Bellancourt Chapelle Notre-Dame de Monflières

Bellancourt
Chapelle Notre-Dame de Monflières


Découverte de la statue
Des inscriptions sont tracées sous les deux peintures murales qui décorent la nef de la chapelle.
Au-dessous de la peinture qui se trouve sur le mur situé à gauche du pèlerin qui entre dans la chapelle, on lit ces mots :
"Suivant une pieuse tradition, un berger gardant son troupeau près de l'arbre qui faisait anciennement la séparation des terroirs de Bellencourt et de Vauchelles, trouva dans cet arbre l'Image de la Sainte Vierge révérée en cette chapelle depuis un temps immémorial".
Au-dessous de la peinture murale de droite, on voit ce qui suit :
"Un pieux débat s'élève entre les habitants de Bellencourt et de Vauchelles : chacun prétend à la possession de l'Image vénérable, mais un évènement extraordinaire décide à qui le Ciel destine ce précieux trésor".
Cette double légende, malgré sa concision, forme cependant toute l'histoire des origines du pèlerinage de Monflières.
La statue de Notre-Dame



La statue de Notre-Dame de Monflières est en bois de chêne : elle représente la Sainte Vierge assise tenant l'Enfant Jésus sur les genoux ; elle mesure quatre-vingts centimètres de hauteur ; debout la Madone aurait un mètre de taille.
La statue a été sculptée assise sur un siège qui a disparu : le tout a été travaillé dans le même morceau de bois.
La Madone et son divin Enfant sont vêtus d'une robe : la Vierge a de plus un manteau ; les plis de ce vêtement sont distribués avec un certain art, et témoignent du goût de l'artiste.
Comme la plupart des Vierges miraculeuses, la Madone de Monflières était enveloppée d'une longue robe bleue, de forme triangulaire, et qui ne laissait voir que la tête de l'Enfant Jésus et de sa Mère. Mais aujourd'hui une heureuse restauration du sanctuaire a restitué à la statue sa forme première, en la présentant assise sur un trône, conformément à l'idée du pieux entailleur d'images qui l'a sculptée.
L'arbre de Monflières
Au sujet de l'arbre, à l'aspect majestueux, qui se trouve en avant de la chapelle, il existe une opinion erronée : beaucoup de pèlerins pensent que c'est sur cet arbre même que la statue de Notre-Dame de Monflières a été découverte.
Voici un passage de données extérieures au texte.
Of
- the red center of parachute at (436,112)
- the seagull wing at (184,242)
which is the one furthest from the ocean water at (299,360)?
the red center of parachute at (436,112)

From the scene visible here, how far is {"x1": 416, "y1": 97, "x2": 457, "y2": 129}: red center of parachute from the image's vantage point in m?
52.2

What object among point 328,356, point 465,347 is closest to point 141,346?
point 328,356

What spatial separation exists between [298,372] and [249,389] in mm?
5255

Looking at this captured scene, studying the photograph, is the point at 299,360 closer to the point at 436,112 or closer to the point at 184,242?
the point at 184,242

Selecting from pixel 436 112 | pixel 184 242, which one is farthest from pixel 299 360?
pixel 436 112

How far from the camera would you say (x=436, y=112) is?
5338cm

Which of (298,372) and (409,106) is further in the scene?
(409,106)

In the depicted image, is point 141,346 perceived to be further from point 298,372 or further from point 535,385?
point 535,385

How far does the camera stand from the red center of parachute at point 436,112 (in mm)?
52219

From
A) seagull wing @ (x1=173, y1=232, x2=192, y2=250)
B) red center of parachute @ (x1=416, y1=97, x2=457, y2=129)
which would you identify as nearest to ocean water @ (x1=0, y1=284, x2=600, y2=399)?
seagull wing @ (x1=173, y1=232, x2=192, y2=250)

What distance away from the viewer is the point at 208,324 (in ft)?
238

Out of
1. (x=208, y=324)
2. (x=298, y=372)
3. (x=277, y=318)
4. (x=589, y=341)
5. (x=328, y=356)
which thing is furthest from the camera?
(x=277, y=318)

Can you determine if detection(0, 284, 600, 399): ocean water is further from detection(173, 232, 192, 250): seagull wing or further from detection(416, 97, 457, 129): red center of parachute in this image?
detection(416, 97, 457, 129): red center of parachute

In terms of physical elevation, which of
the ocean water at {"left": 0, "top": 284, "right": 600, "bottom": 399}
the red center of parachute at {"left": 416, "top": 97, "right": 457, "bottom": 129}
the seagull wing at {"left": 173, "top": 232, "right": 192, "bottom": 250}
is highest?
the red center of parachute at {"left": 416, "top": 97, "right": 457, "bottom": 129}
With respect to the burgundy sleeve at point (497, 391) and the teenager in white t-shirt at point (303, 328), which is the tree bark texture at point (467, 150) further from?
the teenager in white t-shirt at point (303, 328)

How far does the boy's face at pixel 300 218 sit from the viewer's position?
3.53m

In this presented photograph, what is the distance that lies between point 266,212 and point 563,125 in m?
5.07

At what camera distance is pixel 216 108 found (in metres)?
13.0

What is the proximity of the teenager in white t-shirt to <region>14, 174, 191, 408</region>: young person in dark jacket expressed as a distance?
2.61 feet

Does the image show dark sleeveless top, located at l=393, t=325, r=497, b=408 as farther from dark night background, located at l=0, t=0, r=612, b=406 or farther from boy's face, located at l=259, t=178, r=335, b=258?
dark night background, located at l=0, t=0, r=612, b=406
Il n'en est rien ; car la tradition elle-même dit que l'arbre de l'apparition se trouvait à la limite des deux terroirs de Vauchelles et de Bellancourt ; elle ajoute que le chariot fut emmené dans la direction de ce dernier village, et que la chapelle fut bâtie à l'endroit où le chariot s'arrêta.
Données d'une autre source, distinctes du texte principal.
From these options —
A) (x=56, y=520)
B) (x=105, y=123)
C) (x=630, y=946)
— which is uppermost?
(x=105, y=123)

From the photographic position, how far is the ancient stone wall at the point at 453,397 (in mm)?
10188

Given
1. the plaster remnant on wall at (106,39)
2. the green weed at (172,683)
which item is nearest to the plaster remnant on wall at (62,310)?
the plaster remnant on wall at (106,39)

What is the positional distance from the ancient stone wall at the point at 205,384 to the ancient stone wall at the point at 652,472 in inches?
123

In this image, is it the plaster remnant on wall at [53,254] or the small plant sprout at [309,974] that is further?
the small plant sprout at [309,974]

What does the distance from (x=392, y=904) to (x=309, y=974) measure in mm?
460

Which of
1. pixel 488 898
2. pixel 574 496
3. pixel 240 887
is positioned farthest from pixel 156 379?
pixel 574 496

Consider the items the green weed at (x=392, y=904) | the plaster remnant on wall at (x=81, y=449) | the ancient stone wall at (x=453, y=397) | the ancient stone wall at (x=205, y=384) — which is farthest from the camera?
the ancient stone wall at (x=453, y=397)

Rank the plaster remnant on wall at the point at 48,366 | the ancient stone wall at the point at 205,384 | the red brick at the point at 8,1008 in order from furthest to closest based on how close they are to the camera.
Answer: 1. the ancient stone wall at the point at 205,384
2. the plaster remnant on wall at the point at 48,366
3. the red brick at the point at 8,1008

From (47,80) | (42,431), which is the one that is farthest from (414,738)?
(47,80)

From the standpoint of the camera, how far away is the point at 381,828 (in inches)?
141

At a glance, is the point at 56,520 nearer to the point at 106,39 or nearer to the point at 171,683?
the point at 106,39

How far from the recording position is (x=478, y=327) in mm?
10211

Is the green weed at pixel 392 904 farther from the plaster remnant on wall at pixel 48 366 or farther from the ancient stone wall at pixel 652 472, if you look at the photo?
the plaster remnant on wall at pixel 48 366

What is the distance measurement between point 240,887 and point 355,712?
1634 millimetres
Cette même tradition place cet arbre auprès du sentier qui conduit de Vauchelles à Monflières et à peu de distance du hameau.
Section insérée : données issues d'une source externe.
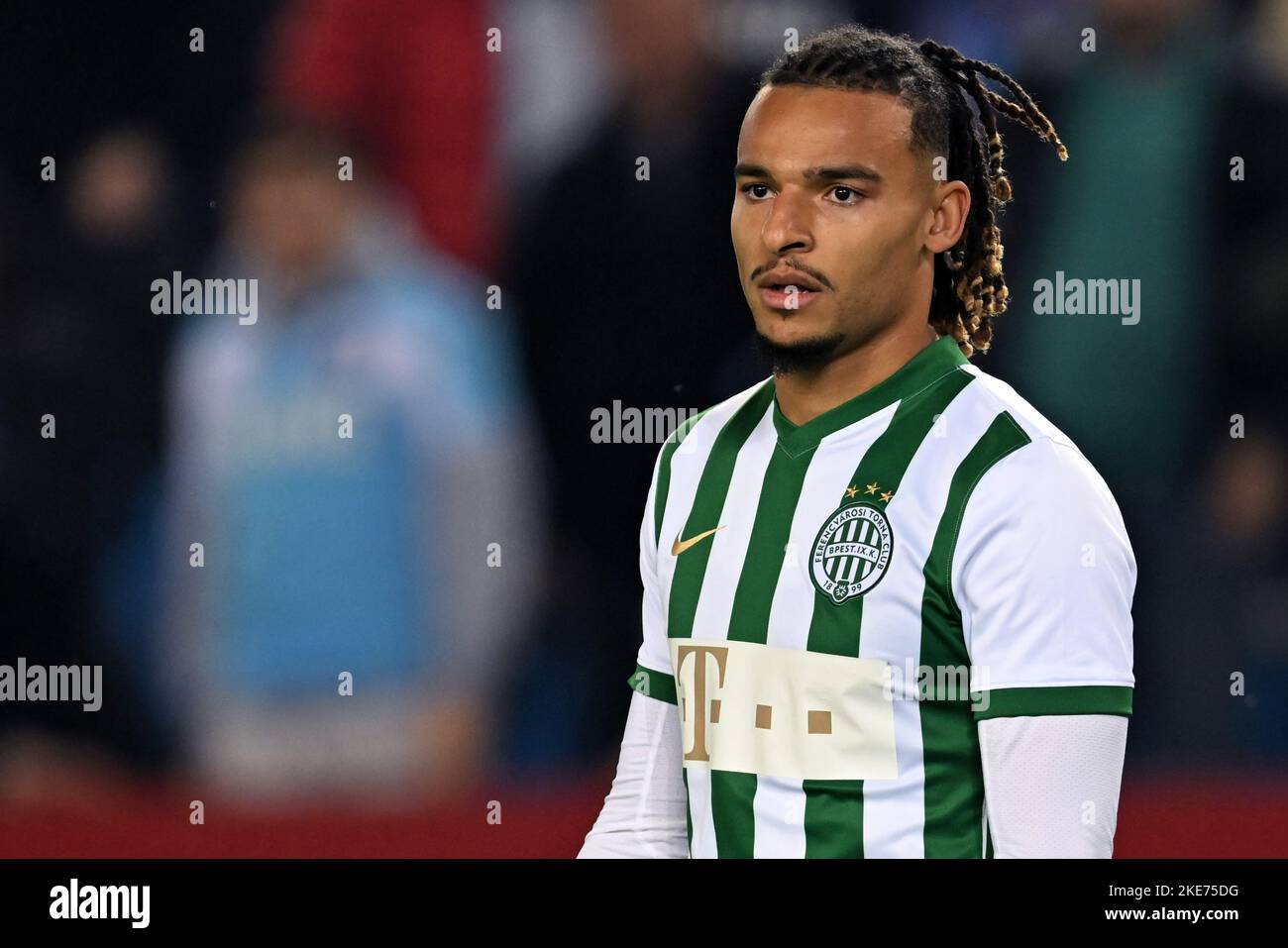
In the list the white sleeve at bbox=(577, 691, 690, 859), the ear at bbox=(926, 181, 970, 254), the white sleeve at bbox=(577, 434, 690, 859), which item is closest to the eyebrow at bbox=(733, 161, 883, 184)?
the ear at bbox=(926, 181, 970, 254)

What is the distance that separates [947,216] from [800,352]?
23cm

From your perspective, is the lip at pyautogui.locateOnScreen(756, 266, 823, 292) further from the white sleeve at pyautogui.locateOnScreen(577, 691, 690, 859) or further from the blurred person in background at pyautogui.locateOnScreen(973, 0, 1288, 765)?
the blurred person in background at pyautogui.locateOnScreen(973, 0, 1288, 765)

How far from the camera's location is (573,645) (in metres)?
3.25

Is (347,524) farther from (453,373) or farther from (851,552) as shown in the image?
(851,552)

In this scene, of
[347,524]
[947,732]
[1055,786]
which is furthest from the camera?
[347,524]

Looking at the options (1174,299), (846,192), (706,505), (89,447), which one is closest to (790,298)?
(846,192)

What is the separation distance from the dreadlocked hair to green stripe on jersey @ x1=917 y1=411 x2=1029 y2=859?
1.14ft

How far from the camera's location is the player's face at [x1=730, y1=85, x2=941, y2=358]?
164 cm

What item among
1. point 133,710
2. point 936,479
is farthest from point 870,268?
point 133,710

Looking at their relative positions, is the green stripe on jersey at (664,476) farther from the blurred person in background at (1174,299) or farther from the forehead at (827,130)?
the blurred person in background at (1174,299)

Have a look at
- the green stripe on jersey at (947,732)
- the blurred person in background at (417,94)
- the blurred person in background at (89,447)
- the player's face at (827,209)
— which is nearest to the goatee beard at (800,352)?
the player's face at (827,209)

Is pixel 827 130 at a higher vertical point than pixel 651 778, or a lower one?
higher

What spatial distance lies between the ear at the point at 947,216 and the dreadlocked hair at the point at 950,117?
4 centimetres

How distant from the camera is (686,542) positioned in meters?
1.77
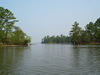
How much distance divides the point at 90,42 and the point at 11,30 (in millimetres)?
55077

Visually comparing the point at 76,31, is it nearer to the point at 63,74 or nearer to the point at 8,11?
the point at 8,11

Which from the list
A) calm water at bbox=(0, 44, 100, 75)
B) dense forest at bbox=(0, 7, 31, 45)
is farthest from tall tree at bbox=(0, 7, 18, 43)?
calm water at bbox=(0, 44, 100, 75)

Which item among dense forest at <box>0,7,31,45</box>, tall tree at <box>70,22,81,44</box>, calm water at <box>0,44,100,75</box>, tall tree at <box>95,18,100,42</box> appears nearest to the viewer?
calm water at <box>0,44,100,75</box>

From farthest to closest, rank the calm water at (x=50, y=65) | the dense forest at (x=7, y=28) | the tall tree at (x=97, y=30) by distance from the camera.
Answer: the tall tree at (x=97, y=30), the dense forest at (x=7, y=28), the calm water at (x=50, y=65)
Un document authentique confirme cette tradition : on peut voir "l'arbre orme, appelé Bucquet Nostre-Damme" indiqué clairement sur un plan figuratif dressé en 1748, par un arpenteur juré de Saint-Riquier, pour régler un différend survenu entre le chapitre de Saint-Vulfran d'Abbeville et l'abbaye de Saint Riquier au sujet du dîmage de Vauchelles et de Bellancourt.
Au reste, à la fin du XVIIIe, on voyait encore le tronc de l'arbre de Notre-Dame dans la chapelle où on l'entourait d'une sorte de culte qui alla même jusqu'à la superstition, à tel point qu'on dut le faire disparaître.
La chapelle
Si la joie fut grande au pays de Monflières, elle ne le fut pas moins dans la célèbre abbaye de Berteaucourt-les-Dames, qui possédait entre autres terres le champs sur lequel le chariot s'était arrêté.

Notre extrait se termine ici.